Thanks for posting this.

No accuracy problem there. Eventually, this caliber may make the grade in other configurations, but for me and my cheap Savage bolt gun, the jury's still out. If nothing else, the test seems to confirm no current ammo issues - that is, if a man can find the stuff.


----------



## s_friz (Feb 5, 2014)

Yea I thought it was pretty cool. There isn't much to the wsm. It's all bolt action from what I've seen. I would love to play with this rifle at the range.


----------



## dwtrees (Mar 5, 2012)

I would like to see what the price would be for an upper to fit my standard lower. Then again when you have to pay $20 to $22 for 50 rounds of non reload-able ammo, would it be worth it?

I'll have to stick with my Bmag for now. Just need to get out and sight it in and see how it shoots with the upgraded barrel.


----------



## fr3db3ar (Aug 6, 2011)

You're paying way to much if those prices are US $. Ammo is going for $16 to $17

Sent from somewhere in the time space continuum


----------



## DeereGuy (Feb 1, 2012)

They offer just the upper and 1 magazine.. $1199. I was on the phone with them. 3 -4 week leed time.

Sent from my Samsung Note 3 using tapatalk


----------



## DeereGuy (Feb 1, 2012)

Looks like I should have the upper here a week from tomorrow....They have them in stock now and the last Varmiter mag review was very good.

Sent from my Samsung Note 3 using tapatalk


----------



## glenway (Mar 27, 2011)

Looking forward to a report.


----------



## DeereGuy (Feb 1, 2012)

Glenway don't you live near Lansing? Your welcome to stop by and try it yourself of you like.

Sent from my Samsung Note 3 using tapatalk


----------



## glenway (Mar 27, 2011)

I'm a half hour NE of Lansing. Thanks for the offer.


----------



## fr3db3ar (Aug 6, 2011)

We should all get together.

Sent from somewhere in the time space continuum


----------



## glenway (Mar 27, 2011)

If anyone wants to travel my way, I have a 250-yard rifle range I'm willing to share.


----------



## DeereGuy (Feb 1, 2012)

I will take you up on that...

Sent from my Samsung Note 3 using tapatalk


----------



## glenway (Mar 27, 2011)

Deal!


----------



## fr3db3ar (Aug 6, 2011)

Let's me know when this is happening.

Sent from somewhere in the time space continuum


----------



## DeereGuy (Feb 1, 2012)

Will do Fred!

Sent from my Samsung Note 3 using tapatalk


----------



## Dust (Mar 16, 2010)

Just to let ammo hunters know, my Walmart has 3 different kinds of the 17WSM at $14-15 per 50.


----------



## DeereGuy (Feb 1, 2012)

Well it's sitting on a Anderson lower with a CMMG trigger assy.and a standard A2 stock. Runs like a top. 10 round mag dumps with no issues. Need to get to the range when this rain stops to do an accuracy check.

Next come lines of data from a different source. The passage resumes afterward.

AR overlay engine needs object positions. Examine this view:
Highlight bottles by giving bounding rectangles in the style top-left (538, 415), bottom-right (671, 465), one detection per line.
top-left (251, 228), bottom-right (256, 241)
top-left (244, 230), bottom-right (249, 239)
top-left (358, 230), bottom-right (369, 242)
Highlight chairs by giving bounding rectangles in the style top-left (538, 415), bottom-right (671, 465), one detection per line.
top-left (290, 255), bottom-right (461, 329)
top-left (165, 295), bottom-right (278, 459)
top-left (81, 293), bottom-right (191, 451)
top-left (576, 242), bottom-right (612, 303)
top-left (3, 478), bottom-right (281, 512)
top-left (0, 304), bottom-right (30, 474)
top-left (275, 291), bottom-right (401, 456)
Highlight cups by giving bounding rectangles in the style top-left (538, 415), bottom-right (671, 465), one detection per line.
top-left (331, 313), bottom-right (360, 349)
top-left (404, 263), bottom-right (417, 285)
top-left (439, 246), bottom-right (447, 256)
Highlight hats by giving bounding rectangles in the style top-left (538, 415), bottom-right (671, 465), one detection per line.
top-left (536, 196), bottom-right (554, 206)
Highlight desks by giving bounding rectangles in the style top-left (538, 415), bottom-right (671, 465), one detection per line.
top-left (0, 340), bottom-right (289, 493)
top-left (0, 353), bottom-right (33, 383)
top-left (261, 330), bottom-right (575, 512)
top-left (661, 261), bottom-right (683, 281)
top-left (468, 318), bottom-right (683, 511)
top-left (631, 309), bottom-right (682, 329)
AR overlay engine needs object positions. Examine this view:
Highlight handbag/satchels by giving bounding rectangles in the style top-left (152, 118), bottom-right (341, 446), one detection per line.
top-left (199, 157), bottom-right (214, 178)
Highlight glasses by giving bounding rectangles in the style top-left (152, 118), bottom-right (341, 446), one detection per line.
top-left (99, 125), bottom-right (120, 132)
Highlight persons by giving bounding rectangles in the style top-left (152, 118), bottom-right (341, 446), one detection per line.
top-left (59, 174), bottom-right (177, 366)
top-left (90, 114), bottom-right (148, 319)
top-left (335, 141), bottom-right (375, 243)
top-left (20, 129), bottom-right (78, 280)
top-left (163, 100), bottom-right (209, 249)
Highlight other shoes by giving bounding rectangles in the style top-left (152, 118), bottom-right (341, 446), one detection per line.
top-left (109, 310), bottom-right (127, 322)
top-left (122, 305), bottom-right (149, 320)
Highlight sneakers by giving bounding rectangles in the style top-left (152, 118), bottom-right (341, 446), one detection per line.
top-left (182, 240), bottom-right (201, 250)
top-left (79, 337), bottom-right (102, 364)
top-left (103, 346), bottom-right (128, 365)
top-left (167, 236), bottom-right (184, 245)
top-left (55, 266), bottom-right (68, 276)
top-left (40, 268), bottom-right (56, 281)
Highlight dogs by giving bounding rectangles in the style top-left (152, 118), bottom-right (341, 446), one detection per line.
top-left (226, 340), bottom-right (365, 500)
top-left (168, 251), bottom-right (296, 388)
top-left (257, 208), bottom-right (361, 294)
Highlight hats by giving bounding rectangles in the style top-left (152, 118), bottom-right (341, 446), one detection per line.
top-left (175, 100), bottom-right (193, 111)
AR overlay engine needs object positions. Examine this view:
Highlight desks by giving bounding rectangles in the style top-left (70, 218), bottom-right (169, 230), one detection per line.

Sent from my Samsung Note 3 using tapatalk


----------



## azpredatorhunter (Jul 24, 2012)

Nice DeereGuy, Don't let it out of your site...lol.


----------



## glenway (Mar 27, 2011)

I'm on standby.


----------



## DeereGuy (Feb 1, 2012)

Thanks Glen!

Sent from my Samsung Note 3 using tapatalk


----------



## DeereGuy (Feb 1, 2012)

Can't post pics from my phone sorry gang. I put the upper on a Anderson lower with a CMMG lower parts kit and a A2 stock. I have 90 rounds through it now. I started with a 10 round mag dump and she ran flawlessly.

At the range I planned on shooting 3 shot groups at 50 and 100 yards. To my amazement the 50 yard 3 shot group was a tight clover leaf so I kept going to 10 shots. I could cover those 10 shots with a dime. I did the same 10 shot group at 100 and could cover those 10 with a quarter.

I am totally blown away with this rifle...it has to be the most accurate one in my safe now.

I wonder what it would have done using sandbags and a better trigger.

Sent from my Samsung Note 3 using tapatalk


----------



## hassell (Feb 9, 2010)

Great news indeed, a keeper for sure.


----------



## glenway (Mar 27, 2011)

Good news with such an investment.


----------